(AIM):
Copy the material below line for line, changing nothing.

^^^^^^^^

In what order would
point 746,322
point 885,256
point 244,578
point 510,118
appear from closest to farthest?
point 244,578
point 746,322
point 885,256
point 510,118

^^^^^^^^

(ANSWER TO THE TASK):
In what order would
point 746,322
point 885,256
point 244,578
point 510,118
appear from closest to farthest?
point 244,578
point 746,322
point 885,256
point 510,118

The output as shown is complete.